▶ **PAGE TEXT**
Hadassah revives teen after cardiac arrest: 'They fought like lions'

“The doctors and other medical personnel fought like lions. I can’t describe our feelings when her heart beat once again."

Tags: Hadassah
Arutz Sheva Staff ,

Donia with brothers and Dr. Gil Dagan
Donia with brothers and Dr. Gil Dagan
Hadassah

The Mashasha family from the Jerusalem neighborhood Beit Hanina woke early on Sunday morning May 24. They were celebrating Eid al-Fitr, the Muslim holiday which ends the month of Ramadan. Later they were looking forward to eating the traditional breakfast of vermicelli and dates.

Then they heard a crash coming from their daughter Donia’s room.

The 17-year old was lying unconscious on the floor. Her face was blue. Her brother, who had learned first aid in school, couldn’t find a pulse.

Dad Ziad made a quick decision: it would be faster to drive Donia to Hadassah Hospital Mount Scopus three miles away than to wait for an ambulance.

There was no traffic early in the morning. Her brothers gave her CPR all the way to the hospital.

Still, with horror, her family saw that the heart monitor showed a flattening line.

A dozen doctors and nurses worked to revive her for more than half an hour. Finally, Donia’s heart began its steady beat.

“The doctors and other medical personnel fought like lions,” said Ziad Mashasha. “I can’t describe our feelings when her heart beat once again. They saved my precious girl. They brought her back to life.”

Doctors Momen Abbasi, Akiva Brin and Gil Dagan led the fight for Donia’s life.

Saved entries
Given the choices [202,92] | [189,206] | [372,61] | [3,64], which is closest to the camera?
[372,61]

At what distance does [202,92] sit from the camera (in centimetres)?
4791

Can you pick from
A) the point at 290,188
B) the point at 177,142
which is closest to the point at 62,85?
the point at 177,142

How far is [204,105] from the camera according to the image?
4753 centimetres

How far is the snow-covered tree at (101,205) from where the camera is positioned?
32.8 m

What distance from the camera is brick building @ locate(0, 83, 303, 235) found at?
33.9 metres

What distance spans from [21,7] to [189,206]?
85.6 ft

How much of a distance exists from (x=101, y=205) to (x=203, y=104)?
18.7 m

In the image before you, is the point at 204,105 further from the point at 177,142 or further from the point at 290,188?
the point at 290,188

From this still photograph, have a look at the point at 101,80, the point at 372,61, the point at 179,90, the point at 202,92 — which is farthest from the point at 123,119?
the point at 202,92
--
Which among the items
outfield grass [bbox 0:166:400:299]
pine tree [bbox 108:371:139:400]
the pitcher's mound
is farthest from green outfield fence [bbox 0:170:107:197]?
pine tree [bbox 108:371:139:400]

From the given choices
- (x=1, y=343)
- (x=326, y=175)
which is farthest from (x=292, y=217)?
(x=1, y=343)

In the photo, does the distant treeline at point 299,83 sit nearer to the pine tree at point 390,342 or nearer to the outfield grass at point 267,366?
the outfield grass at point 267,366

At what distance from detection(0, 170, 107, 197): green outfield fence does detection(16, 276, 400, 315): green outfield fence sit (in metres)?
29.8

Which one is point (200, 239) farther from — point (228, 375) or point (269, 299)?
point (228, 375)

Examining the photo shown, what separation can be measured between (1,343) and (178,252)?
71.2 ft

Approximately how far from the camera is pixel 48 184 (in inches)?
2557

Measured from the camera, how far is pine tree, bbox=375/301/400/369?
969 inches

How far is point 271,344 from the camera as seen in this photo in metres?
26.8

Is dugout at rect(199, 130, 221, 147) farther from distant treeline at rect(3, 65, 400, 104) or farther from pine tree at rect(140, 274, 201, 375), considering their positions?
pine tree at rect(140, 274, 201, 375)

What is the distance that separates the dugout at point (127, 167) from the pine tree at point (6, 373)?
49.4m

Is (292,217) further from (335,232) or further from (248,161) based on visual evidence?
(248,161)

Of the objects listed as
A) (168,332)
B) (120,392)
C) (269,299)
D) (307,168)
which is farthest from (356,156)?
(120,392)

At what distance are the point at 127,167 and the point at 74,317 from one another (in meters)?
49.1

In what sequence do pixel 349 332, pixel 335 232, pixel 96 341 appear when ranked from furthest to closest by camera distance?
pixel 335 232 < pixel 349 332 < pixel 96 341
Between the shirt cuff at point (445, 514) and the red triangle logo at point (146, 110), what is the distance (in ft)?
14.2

▶ **PROBLEM SET**
A. In the article about the teen revived at Hadassah:
(i) Which Jerusalem neighborhood is the Mashasha family from?
(ii) How far away was Hadassah Hospital Mount Scopus?
(iii) For how long did the doctors and nurses work to revive Donia?
B. Which doctors are named in the article about the teen revived at Hadassah?
C. Can you carry on the article about Donia's revival at Hadassah from its last sentence?
None of the material is needed.

▶ **WRITTEN RESPONSES**
A.
(i) Beit Hanina
(ii) Three miles
(iii) More than half an hour

B. Momen Abbasi, Akiva Brin, Gil Dagan

C.
“As soon as we revived her, we sent her for comprehensive tests to ascertain the cause,” says Dagan from the Cardiology Department at Mount Scopus. “We also put her through a cooling process designed to prevent or minimize brain damage by reducing brain activity and giving it time to heal.”

Donia had no warning of heart disease. She was a star athlete, working out regularly and playing team soccer.

A day later, she woke up. Two days later, she could breathe unaided and communicate with her grateful parents and brothers. Ten days later, she left the hospital with no neurological damage.

“Her being an athlete really helped in her recovery,” says Dagan.

Before she left Mount Scopus, doctors installed an S-ICD subcutaneous defibrillator that provides protection from sudden cardiac arrest. If it detects heart issues it emits an electric shock to minimize the risk of heart failure.

Dagan praised Donia’s family and her brothers’ administrating CPR which helped prevent brain damage.

The praise is mutual.

“Now, when we see our daughter on her own two feet, we know it’s because of the professional treatment,” says father Ziad. “I thank all the staff and particularly Dr. Gil Dagan who was there for us every inch of the way.”